Increasingly we are working with SME clients who have heard of vulnerability scanning and are looking for a cost-effective way of reducing their cyber security risk through this mitigation. Without a doubt the most famous vulnerability scanning product is Nessus, but its close, Open Source, cousin is OpenVAS.
This quick post is to help people who want to leverage the low cost of the RaspberryPi 3B+ and combine it with Kali, which has a pre-compiled OpenVAS package that can be installed and configured using the Kali guide, https://tools.kali.org/vulnerability-analysis/openvas. Where things can get tricky is configuring the setup for headless operation using the web interface, because the Kali configuration assumes the user will be accessing the interface via the localhost, and thus is not listening on the IP address the Pi is using.
I am going to assume the reader has installed OpenVas on Kali on their Pi following the Kali guide, has set the IP address of the Pi to 192.168.1.2 and is using SSH to access the terminal.

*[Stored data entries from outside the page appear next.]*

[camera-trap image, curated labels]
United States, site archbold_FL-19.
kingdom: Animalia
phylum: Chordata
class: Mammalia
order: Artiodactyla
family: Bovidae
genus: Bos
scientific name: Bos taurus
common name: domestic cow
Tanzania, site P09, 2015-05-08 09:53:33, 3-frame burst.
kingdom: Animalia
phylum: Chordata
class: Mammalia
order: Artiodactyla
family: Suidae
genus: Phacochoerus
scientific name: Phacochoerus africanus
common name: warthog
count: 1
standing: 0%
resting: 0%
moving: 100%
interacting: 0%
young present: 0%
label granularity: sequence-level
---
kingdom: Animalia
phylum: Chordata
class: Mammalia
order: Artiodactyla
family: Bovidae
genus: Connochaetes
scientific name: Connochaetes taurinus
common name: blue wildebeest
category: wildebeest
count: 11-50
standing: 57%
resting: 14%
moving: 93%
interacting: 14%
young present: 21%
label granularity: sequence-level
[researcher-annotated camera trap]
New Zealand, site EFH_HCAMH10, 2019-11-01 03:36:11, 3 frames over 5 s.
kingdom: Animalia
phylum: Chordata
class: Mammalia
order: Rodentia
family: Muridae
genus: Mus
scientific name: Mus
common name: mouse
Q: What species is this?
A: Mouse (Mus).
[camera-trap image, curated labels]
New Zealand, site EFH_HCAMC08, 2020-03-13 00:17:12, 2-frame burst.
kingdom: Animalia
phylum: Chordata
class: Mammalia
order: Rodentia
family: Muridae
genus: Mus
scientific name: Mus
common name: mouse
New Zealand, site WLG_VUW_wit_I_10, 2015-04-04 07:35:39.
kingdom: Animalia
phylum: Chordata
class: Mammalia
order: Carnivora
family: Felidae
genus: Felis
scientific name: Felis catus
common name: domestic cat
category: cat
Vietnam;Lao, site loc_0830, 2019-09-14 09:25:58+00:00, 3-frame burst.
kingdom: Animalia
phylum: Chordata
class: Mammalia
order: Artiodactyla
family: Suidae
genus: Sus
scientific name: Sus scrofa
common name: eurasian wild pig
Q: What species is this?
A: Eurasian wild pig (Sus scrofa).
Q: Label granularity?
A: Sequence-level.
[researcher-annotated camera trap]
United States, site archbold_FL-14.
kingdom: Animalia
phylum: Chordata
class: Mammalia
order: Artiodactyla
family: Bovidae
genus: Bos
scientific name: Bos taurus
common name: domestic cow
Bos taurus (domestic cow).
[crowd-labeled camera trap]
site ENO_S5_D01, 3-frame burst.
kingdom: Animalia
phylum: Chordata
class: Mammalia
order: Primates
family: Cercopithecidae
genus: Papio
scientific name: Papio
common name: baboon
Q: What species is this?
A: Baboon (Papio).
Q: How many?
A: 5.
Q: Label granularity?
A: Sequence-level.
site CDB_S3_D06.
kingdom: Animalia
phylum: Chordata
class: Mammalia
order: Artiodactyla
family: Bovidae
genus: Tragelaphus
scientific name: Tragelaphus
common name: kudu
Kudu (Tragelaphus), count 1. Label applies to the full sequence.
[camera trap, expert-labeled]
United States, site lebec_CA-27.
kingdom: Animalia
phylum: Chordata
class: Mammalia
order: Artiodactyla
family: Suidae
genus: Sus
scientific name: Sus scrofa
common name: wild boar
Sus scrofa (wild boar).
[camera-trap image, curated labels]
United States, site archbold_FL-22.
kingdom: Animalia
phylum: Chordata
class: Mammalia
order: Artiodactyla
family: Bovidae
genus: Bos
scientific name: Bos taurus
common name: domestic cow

When searching for how to change the address the Greenbone Security Assistant and OpenVAS Manager will listen on, most posts seem to point to editing /etc/default/greenbone-security-manager and /etc/default/openvas-manager however when opening these files in an editor such as nano we are presented with the following opening comments:
# NOTE: This file is not used if you are using systemd. The options are
# hardcoded in the openvas-manager.service file. If you want to change
# them you should override the service file by creating a file
# /etc/systemd/system/openvas-manager.service.d/local.conf like this:
# [Service]
# ExecStart=
# ExecStart=/usr/sbin/openvasmd <your desired options>
For the record Kali now uses systemd and note that the comment says you must create a file, so we are not going to be able to just edit an IP address in an existing file. After a bit of searching I have a config for those two files that works – there are bound to be OpenVAS ninjas out there who know some extra parameters etc. that could be set to make things more awesome, but this works:
/etc/systemd/system /greenbone-security-assistant.service
[Service]
ExecStart=/usr/sbin/gsad –foreground –listen=192.168.1.2 –port=9392 –allow-header-host=192.168.1.2 –mlisten=192.168.1.2
Restart=on-failure
RestartSec=10
KillMode=process
/etc/systemd/system /openvas-manager.service
[Service]
ExecStart=/usr/sbin/openvasmd –listen=192.168.1.2 –port=9390
Restart=on-failure
RestartSec=10
KillMode=process
The next trick is to setup a cron job to update the Network Vulnerability Tests (NVT’s), Security Content Automation Protocol (SCAP), and Computer Emergency Readiness Team (CERT) vulnerability data every day. This is done manually through the openvas-feed-update command and to automate the running of this every night at 0100 edit the crontab file and add the following:
0 1 * * * /usr/bin/openvas-feed-update
@reboot /usr/bin/openvas-start
The second line auto starts OpenVAS every time the Pi starts, we must do it this way as by default Kali does not allow network services to persist across reboots
I recommend rebooting now to check the services start properly and to check they are listening on the correct interfaces and port, using:
ss -lnt4
Now you can access the web interface from another computer on your network and all that remains is to configure your scans, but there are many guides and posts on that, so lets not re-invent the wheel. Happy hunting.